Most books cannot cover all the
territory the author would want to cover.
The concern came in how I lead others
in understanding how acceptance comes through the process of grief. Within a
few weeks I wrote two articles[1]
that could seem to contradict each other. God made me aware of this having
written the second one — He gave it to me to wrestle.
Having wrestled, the key issue is
they both, individually, reflect different truth — two different persons’
truth. In this case, as far as recovery from grief is concerned, two people’s
responses are polar different. The first one experiences no immediate recovery
to acceptance, and suffers for a decade or longer, grieving at times traumatically.
The other has the opposite experience: tragically loses a child, yet, having
grieved for a time, has an epiphany that reduces all the sorrow to meaning. It
seems for the one, that God hasn’t stepped in, yet for the other He has. I do
not think in such terms, though.
Both responses to grief are equally
valid because they’re both real case scenarios lived out by real people.
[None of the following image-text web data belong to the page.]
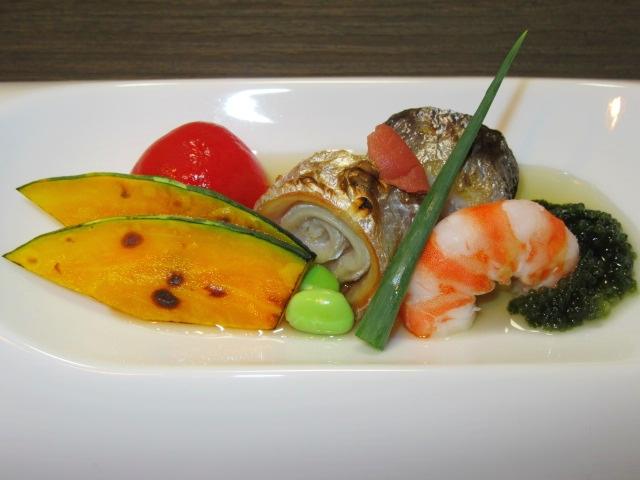 夏の酢の物盛り合わせ,太刀魚の鳴門焼きと車海老の塩ゆで,海ぶどうなど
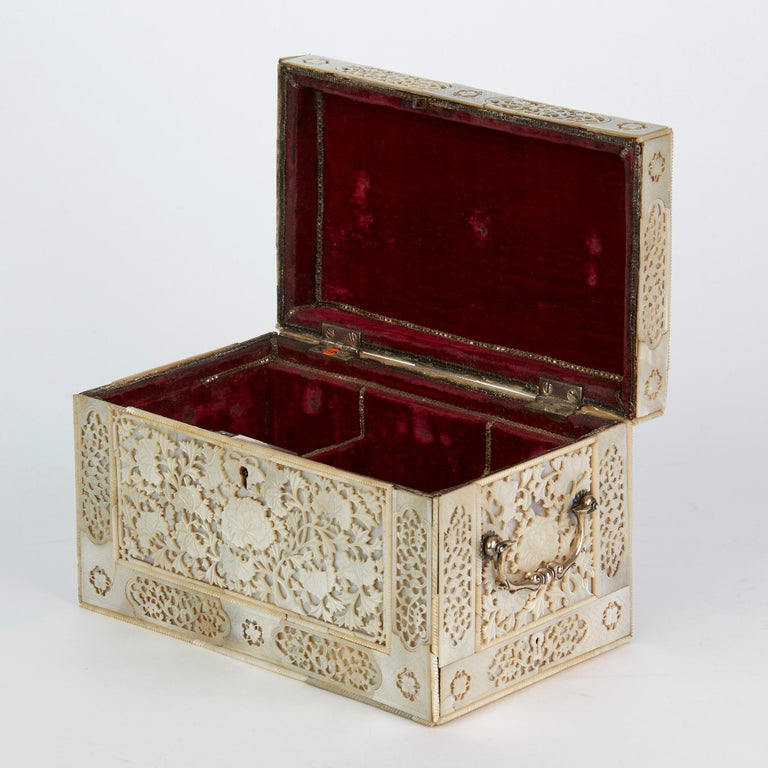 Chinese Large Mother of Pearl Mounted Armorial Tea Caddy for MacPherson For Sale 12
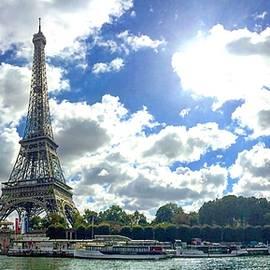 Paris, le-de-France, France by Henri Irizarri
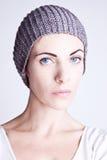 一个被编织的帽子的时髦的女孩 库存图片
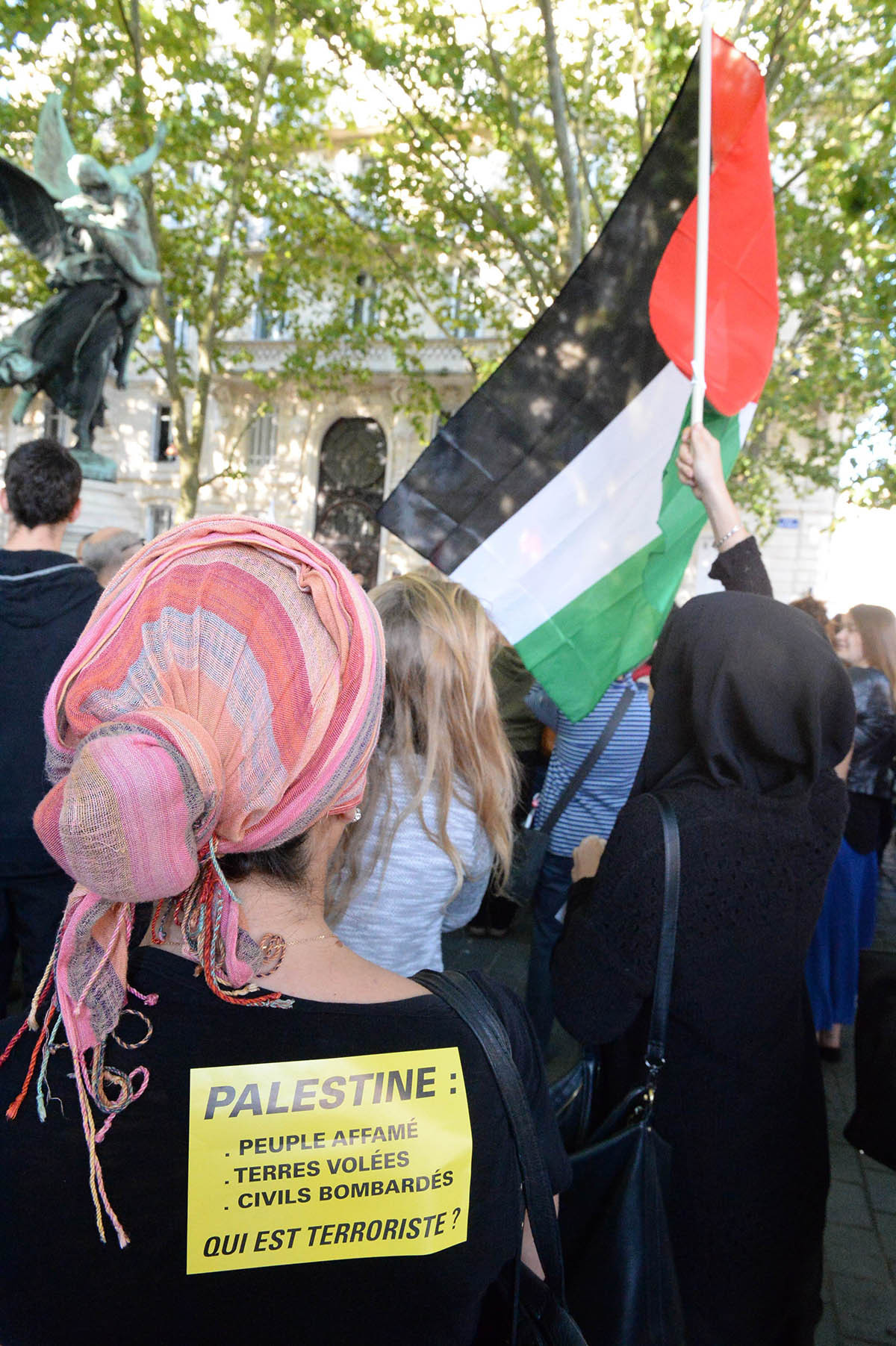 Almost 300 people congregate on July 10, 2014 in Bordeaux to denounce the Israeli military offensive inthe Gaza strip. — Photo by AFP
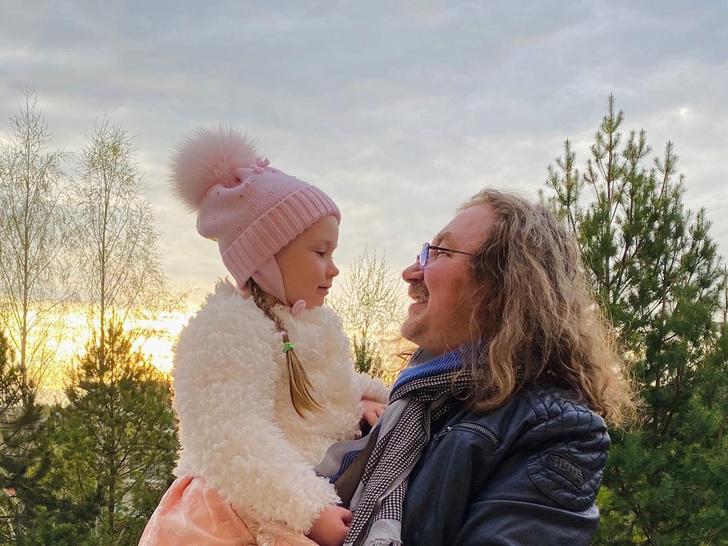 Фото №1 - Надо видеть: 4-летняя дочь Игоря Николаева нарядила папу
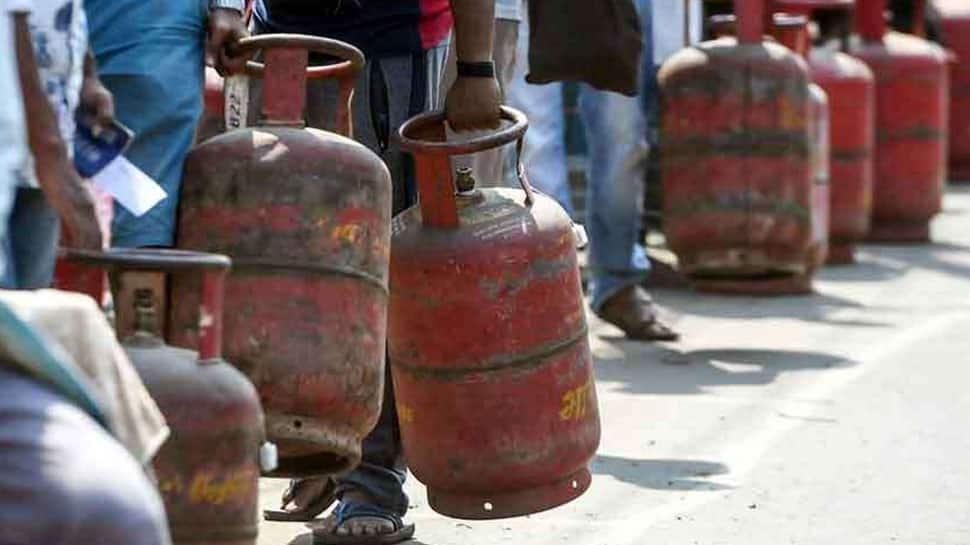 நவம்பர் 1 முதல் மாறும் விதிமுறை! LPG சிலிண்டர் விநியோகம் நிறுத்தப்படலாம்! மக்களே உஷார்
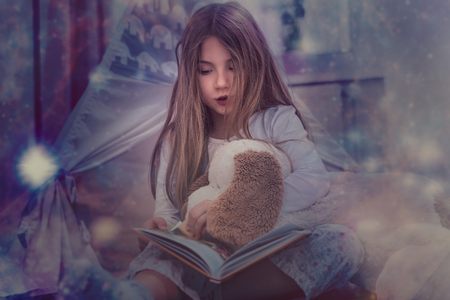 fairy tale reading little girl in the dark Banco de Imagens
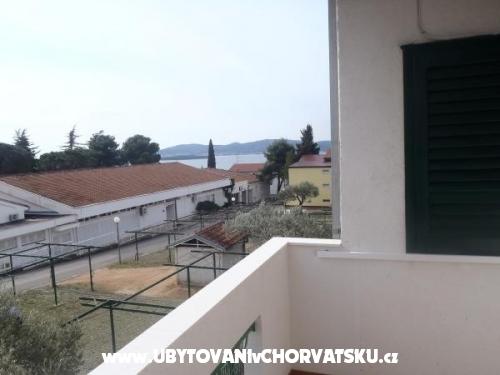 апартаменты Mrvi�i� - Sv. Filip i Jakov Хорватия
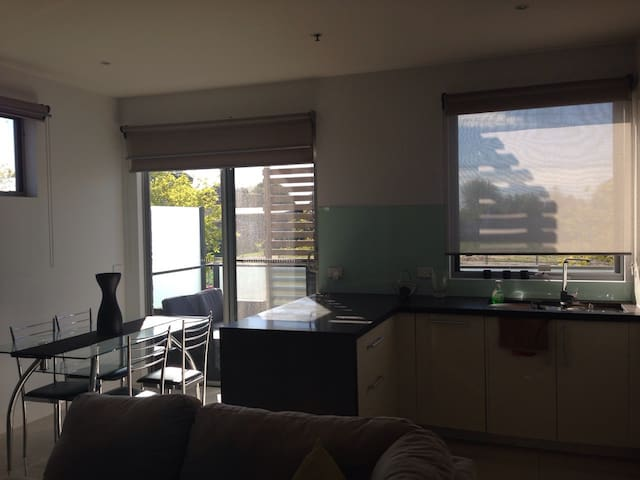 Apartment 2, 5 Phillip st - Mentone - 公寓
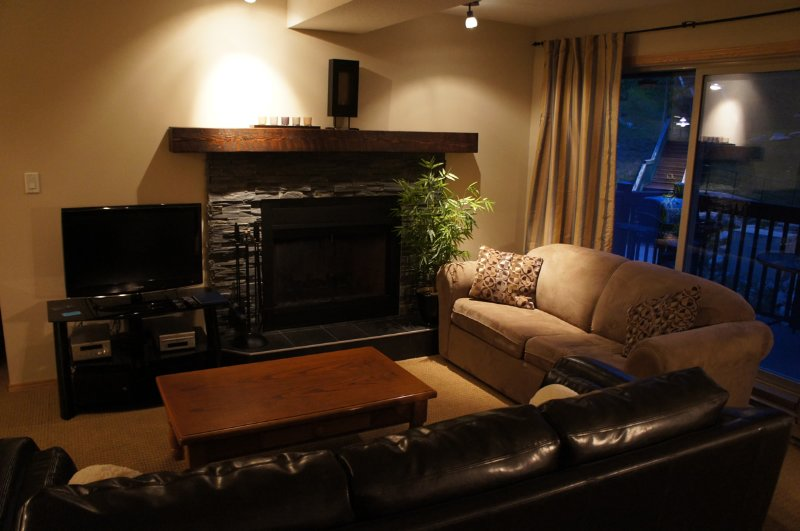 Luxury  townhouse in desirable Panorama resort - Image 1 - Panorama - rentals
The conflict I experience in
writing what God lays on my heart is the torment at times that I’m leading
people wrongly. In writing about one perspective of truth, people are bound to
read these words in the absolute sense — like the truth I write is the only
truth. It is truth, just not all the truth; just one sliver of truth within
myriads.
I don’t know how many times I’ve
seriously considered giving up writing, and the many times I’m made such an
attempt. But either God goaded me back or other people did. I certainly cannot
stop. The Lord speaks too much to be ignored. He has chosen this medium for me.
(Like it’s taken only 19 minutes to write this… and still He’s speaking…)
This article is an attempt to reconcile how I feel about the possibility
that I may have betrayed the reader.